There are many reasons to explain why a lot of North American manufacturers are not effective in their efforts to become more competitive today. Often, these are the result of old paradigms or, if you prefer, an old way of looking at things. Too many owners or managers of companies--large and small--have been doing business the same way for so long that they no longer have the ability to recognize new opportunities.
As the often-overused adage states, many are incapable of 'thinking outside of the box.' There is no better example of this than order backlogs. A lot of companies have looked at backlogs as the lifeblood of their business and continue to do so, but excessive backlogs can be poison to a company and eventually lead to its death!
Before we go any further, allow me to define what a backlog is. It is the list of confirmed customer orders for products that have been entered into your system and are thus putting future demands on your manufacturing capacity. If you are a supplier or reseller, your backlog is putting figure demands on your inventories and/or procurement of products for resale.
For a factory, these demands are in the manufacturing queue even if they only exist on paper or in a computer. Each order may already have a requested shipping date or a specific production date assigned to it. These same demands may have already been forwarded to some of your suppliers as requirements for ordering for their products--further contributing to their backlogs.

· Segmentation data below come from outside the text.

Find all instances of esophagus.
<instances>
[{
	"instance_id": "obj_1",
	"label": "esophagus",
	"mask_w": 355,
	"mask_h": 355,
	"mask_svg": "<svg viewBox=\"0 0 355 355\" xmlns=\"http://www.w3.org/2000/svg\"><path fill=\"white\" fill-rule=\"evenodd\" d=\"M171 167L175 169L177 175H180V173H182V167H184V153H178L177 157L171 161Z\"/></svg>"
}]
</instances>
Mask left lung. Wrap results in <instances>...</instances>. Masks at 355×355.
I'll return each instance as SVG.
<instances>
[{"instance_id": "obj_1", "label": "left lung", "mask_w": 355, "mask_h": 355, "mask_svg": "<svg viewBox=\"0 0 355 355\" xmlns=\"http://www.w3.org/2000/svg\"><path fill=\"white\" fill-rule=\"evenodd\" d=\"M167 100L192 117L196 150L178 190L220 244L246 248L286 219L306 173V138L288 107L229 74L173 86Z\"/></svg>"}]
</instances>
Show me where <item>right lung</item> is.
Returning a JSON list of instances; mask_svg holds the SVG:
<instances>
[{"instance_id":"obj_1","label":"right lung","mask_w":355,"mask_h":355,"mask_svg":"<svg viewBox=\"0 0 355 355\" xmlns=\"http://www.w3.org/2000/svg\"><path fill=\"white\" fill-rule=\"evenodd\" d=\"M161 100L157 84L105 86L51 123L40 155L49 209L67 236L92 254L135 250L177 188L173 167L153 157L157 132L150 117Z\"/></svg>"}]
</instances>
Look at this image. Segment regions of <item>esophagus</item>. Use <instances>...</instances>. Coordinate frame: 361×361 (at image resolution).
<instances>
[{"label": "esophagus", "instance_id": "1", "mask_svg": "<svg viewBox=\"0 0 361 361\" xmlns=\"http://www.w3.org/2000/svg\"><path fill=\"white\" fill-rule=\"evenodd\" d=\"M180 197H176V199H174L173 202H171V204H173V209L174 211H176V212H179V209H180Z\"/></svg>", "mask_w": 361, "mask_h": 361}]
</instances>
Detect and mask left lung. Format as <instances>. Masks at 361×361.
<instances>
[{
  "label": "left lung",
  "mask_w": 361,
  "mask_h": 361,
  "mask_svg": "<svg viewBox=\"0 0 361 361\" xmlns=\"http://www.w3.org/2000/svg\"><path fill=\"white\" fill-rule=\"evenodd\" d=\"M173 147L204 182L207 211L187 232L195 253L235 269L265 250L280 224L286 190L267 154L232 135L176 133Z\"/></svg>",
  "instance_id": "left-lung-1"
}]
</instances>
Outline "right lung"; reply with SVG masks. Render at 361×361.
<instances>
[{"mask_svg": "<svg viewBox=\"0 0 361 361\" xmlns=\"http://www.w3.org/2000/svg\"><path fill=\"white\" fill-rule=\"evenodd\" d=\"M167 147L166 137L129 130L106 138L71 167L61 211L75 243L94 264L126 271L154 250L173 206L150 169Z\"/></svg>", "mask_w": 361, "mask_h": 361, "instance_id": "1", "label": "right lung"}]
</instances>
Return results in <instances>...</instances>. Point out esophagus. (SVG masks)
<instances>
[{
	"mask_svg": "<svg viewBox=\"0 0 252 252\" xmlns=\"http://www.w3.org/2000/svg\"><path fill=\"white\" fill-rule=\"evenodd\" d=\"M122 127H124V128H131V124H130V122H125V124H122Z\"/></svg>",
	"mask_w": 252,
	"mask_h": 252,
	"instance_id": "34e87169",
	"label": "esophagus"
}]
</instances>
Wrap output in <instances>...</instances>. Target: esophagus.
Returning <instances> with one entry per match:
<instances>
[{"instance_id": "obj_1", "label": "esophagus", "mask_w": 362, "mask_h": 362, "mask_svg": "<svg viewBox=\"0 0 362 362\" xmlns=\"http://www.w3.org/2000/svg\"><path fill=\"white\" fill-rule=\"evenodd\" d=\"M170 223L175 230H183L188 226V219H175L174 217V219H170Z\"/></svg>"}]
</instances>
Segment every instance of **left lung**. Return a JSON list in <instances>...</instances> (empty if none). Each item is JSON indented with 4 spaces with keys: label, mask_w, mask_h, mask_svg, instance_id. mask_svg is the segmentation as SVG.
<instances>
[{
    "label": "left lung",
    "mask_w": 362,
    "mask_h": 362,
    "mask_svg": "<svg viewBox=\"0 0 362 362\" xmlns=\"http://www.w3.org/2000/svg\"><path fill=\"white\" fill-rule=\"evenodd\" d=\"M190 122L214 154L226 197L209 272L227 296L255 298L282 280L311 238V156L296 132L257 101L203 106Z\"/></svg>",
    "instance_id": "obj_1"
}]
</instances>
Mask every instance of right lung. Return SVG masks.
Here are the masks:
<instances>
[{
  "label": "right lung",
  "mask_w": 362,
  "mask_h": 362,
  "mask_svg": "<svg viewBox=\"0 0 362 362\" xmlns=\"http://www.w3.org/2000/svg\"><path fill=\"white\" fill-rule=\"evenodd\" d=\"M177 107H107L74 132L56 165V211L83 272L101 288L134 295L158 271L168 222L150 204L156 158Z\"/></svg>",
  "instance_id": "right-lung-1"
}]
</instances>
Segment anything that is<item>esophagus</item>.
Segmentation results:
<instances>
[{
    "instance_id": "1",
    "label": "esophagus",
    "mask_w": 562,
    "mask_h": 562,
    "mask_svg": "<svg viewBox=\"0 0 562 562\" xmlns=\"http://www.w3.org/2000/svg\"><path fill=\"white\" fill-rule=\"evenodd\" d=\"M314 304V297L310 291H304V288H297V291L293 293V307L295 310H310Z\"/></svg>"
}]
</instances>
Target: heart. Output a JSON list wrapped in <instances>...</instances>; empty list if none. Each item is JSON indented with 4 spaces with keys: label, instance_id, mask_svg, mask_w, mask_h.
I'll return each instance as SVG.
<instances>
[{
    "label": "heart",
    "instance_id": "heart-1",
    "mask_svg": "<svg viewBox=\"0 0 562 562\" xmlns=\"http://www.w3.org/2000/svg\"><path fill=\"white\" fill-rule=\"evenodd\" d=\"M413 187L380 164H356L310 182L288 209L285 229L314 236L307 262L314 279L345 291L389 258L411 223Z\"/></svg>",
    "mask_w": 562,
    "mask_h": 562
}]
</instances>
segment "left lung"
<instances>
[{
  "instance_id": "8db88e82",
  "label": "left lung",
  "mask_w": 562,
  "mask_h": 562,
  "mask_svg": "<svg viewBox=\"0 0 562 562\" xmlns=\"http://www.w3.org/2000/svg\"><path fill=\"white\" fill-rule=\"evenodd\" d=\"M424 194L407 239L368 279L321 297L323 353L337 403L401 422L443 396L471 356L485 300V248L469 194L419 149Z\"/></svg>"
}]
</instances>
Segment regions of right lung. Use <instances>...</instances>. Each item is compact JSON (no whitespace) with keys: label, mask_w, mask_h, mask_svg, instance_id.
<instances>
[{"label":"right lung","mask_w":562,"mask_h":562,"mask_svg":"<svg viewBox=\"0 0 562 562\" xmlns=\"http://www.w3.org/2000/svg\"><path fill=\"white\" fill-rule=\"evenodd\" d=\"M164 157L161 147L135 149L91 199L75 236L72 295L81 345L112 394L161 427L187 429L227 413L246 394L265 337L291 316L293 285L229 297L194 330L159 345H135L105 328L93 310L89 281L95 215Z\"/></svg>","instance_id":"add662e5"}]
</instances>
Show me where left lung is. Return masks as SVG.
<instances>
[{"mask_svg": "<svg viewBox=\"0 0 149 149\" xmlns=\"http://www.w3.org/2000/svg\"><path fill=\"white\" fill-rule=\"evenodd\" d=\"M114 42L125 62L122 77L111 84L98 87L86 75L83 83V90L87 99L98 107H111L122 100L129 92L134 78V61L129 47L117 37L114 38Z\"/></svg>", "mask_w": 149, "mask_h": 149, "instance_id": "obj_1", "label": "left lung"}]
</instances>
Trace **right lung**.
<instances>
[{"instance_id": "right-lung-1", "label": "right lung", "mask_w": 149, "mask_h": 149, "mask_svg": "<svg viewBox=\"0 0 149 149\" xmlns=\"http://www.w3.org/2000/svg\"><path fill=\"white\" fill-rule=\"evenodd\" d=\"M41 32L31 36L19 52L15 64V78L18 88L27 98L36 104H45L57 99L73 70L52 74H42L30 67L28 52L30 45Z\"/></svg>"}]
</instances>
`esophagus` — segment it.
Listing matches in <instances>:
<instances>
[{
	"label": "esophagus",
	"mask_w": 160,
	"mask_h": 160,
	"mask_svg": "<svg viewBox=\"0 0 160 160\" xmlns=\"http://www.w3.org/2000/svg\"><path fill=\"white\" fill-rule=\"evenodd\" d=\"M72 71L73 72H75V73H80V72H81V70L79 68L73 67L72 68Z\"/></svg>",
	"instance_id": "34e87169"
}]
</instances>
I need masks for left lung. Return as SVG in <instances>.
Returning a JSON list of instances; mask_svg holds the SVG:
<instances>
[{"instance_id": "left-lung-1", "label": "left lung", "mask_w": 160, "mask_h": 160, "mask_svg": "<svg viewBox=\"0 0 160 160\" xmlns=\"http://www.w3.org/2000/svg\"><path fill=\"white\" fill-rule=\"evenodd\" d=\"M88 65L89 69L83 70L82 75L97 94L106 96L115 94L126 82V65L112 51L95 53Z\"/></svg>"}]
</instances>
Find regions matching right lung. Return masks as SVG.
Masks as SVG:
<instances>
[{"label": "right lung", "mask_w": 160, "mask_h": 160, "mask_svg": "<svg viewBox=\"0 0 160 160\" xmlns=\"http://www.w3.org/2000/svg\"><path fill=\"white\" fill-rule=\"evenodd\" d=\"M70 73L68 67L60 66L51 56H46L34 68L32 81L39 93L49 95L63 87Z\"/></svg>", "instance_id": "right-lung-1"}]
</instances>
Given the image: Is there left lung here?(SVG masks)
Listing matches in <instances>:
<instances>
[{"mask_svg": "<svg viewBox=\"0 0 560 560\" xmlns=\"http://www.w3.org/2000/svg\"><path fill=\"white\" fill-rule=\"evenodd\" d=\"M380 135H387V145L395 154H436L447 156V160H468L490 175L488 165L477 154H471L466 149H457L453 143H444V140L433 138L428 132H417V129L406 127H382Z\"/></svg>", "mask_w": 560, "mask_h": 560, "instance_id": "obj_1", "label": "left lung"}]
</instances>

I was at a small woodworking factory, in New England about a year ago discussing the various challenges the company was facing. The president and CEO of the company, I'll call her Janet, lamented about these issues when she confided being concerned that instead of having a constant backlog of orders ranging from eight to 10 weeks, the company's had shrunk to only five weeks. When I asked how long it took to process a typical order and then to manufacture and ship the products she replied, "Three to four weeks."
I can't even begin to describe the expression on Janet's face when I suggested that she needed to work on reducing process time to two to three weeks and thereafter prevent build up of backlogs greater than four weeks. She had to sit down when I told her that attaining a four-week backlog was just the first step. The true goal, I told her, would be to get process time don to one week and to inch backlogs under two weeks if the company was going to be able to compete in today's marketplace.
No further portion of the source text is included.